Le protocole sanitaire actuel :

Le ministère du Travail avait rendu public le 24 juin dernier le « protocole national de déconfinement en entreprise » visant à faciliter le retour à la normalité de l’activité tout en respectant les règles sanitaires fixées par le Haut Conseil de la Santé publique (HCSP) pour empêcher la propagation du Covid-19 au sein des équipes.

Le respect d'une distance d'au moins 1 mètre entre les personnes devient la norme : la jauge des 4 m2 est désormais un simple outil qui reste proposé à titre indicatif.

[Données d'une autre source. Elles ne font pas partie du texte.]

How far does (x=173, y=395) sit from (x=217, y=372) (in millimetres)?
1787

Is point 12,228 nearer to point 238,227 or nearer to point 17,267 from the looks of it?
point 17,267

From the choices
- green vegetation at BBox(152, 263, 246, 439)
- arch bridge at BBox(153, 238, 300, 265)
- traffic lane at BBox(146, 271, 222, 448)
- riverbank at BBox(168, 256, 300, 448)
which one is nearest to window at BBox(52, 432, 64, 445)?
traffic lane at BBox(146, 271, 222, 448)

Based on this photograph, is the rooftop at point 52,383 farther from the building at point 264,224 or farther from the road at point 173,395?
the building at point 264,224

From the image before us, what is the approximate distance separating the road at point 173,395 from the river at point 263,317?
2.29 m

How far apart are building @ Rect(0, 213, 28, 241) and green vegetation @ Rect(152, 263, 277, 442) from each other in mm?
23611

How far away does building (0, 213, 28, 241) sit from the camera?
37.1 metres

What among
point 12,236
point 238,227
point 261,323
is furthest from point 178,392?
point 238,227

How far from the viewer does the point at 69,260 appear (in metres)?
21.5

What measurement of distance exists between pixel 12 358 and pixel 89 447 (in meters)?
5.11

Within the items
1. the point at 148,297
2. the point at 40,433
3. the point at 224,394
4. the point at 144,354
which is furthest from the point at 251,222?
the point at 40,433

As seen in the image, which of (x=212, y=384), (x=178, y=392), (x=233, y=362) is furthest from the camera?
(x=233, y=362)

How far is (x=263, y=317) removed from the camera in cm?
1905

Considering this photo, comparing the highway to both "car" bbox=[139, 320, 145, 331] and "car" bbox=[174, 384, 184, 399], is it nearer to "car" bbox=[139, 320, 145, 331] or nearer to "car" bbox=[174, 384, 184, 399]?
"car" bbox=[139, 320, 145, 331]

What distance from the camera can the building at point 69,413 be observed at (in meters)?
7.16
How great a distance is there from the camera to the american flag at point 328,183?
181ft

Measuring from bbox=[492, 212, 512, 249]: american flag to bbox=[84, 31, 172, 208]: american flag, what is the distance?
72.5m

Le port du masque n'est plus obligatoire, sauf en cas de difficulté à respecter cette distance d'un mètre entre les personnes. Et lorsque le salarié est amené à être en contact à moins d'un mètre d'un groupe de personnes ne portant pas de masque.
Le télétravail n'est plus la norme mais il reste "une solution à privilégier dans le cadre d'un retour progressif à une activité plus présentielle, y compris alternée".
Les personnes à risque de forme grave de COVID-19 qui ne bénéficient pas d'un certificat d'isolement doivent pouvoir télétravailler ou bénéficier de mesures adaptées de protection renforcée.
Un référent covid-19 doit être désigné. Il devra s'assurer "de la mise en œuvre des mesures définies et de l'information des salariés»".